Alors que l'entreprise Horizon Environnement est sur le point de mettre fin à ses activités, celle-ci a demandé un changement de zonage au conseil municipal de Grandes-Piles, dans le but d'établir un héliport à l'extrémité du terrain. La modification dans la règlementation a récemment été accordée par la municipalité.

Le Grandpilois Michel Paquin lancera dans les prochains jours une pétition pour rallier les citoyens mécontents de cette décision, afin de la soumettre à la prochaine séance du conseil, le 2 mars prochain. Ce qui les dérange, c'est que l'héliport serait situé à moins de deux kilomètres de nouveaux développements résidentiels.

Google Maps / Terrain d'Horizon Environnement

Bien que le changement de zonage ait été fait publiquement, M. Paquin soutient que la nouvelle vocation du terrain d'Horizon Environnement a été caché aux citoyens. 

« Ça a été camouflé pour être capable de passer un règlement qui ne fait pas l'unanimité », avance-t-il.

Le directeur général de Grandes-Piles, Michel Germain, confirme que le changement de zonage a été effectué à la suite de discussion en lien avec un éventuel héliport. Toutefois, il indique qu'aucun projet en ce sens n'est dans les plans.

« Quand les gens d'Horizon Environnement nous ont parlé qu'un héliport pouvait se faire au bout de leur terrain, donc à deux kilomètres de la première maison, le conseil a dit oui; on peut changer la règlementation pour ça, mais ça ne va pas plus loin.
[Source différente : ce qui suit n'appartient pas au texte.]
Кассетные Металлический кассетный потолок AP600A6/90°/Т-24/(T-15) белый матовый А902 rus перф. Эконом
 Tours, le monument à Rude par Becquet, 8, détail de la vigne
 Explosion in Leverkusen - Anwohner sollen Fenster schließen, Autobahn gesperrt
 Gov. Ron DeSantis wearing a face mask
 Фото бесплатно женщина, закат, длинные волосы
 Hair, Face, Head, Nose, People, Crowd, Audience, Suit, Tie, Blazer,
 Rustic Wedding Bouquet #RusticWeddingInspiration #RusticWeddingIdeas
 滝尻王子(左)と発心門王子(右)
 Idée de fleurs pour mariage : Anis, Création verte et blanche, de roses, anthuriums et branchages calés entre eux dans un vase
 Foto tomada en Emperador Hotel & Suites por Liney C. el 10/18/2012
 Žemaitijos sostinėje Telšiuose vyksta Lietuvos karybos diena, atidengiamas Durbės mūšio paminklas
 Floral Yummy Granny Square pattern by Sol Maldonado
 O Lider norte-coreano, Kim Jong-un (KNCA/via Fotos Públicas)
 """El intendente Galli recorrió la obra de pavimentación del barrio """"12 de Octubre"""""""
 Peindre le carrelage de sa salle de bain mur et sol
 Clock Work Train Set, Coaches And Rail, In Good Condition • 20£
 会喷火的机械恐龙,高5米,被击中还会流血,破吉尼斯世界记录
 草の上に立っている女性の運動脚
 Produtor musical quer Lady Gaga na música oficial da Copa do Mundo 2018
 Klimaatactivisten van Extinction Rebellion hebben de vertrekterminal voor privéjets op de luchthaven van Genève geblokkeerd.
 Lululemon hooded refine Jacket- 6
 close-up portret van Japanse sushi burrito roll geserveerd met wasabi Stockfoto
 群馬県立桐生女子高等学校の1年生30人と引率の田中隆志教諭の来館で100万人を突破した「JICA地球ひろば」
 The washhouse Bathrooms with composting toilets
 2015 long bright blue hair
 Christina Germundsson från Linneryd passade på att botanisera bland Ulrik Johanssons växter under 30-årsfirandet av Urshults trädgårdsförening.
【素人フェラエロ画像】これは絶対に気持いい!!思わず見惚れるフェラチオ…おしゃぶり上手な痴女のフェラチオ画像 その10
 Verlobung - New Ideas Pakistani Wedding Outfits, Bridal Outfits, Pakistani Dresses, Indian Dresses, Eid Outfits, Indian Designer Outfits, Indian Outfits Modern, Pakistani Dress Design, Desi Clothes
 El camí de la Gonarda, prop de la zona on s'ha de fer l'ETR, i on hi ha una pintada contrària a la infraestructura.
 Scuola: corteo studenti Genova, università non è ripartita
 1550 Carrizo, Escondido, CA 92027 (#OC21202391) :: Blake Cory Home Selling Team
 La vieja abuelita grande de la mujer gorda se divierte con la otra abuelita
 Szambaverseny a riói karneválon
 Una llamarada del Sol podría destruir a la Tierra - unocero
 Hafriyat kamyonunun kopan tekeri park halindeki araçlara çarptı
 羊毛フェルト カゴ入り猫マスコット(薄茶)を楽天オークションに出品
Il n'y a rien qui se trame à l'horizon. »

Michel Paquin accueille bien mal cette réponse de la municipalité.

« Pourquoi ouvrir la porte à un héliport si on en veut pas ? Un héliport, ça ouvre la porte à une école d'hélicoptère, à pleins d'autres choses... On n'en veut pas ! »

M. Paquin avance que les citoyens du secteur visé, tout comme lui, craignent qu'un tel projet vienne nuire à leur quiétude. Du côté de la municipalité de Grandes-Piles, on explique que la distance entre les résidences et le terrain au coeur du conflit est suffisamment grande pour permettre à un tel projet de voir le jour, bien que rien ne soit prévu pour l'instant.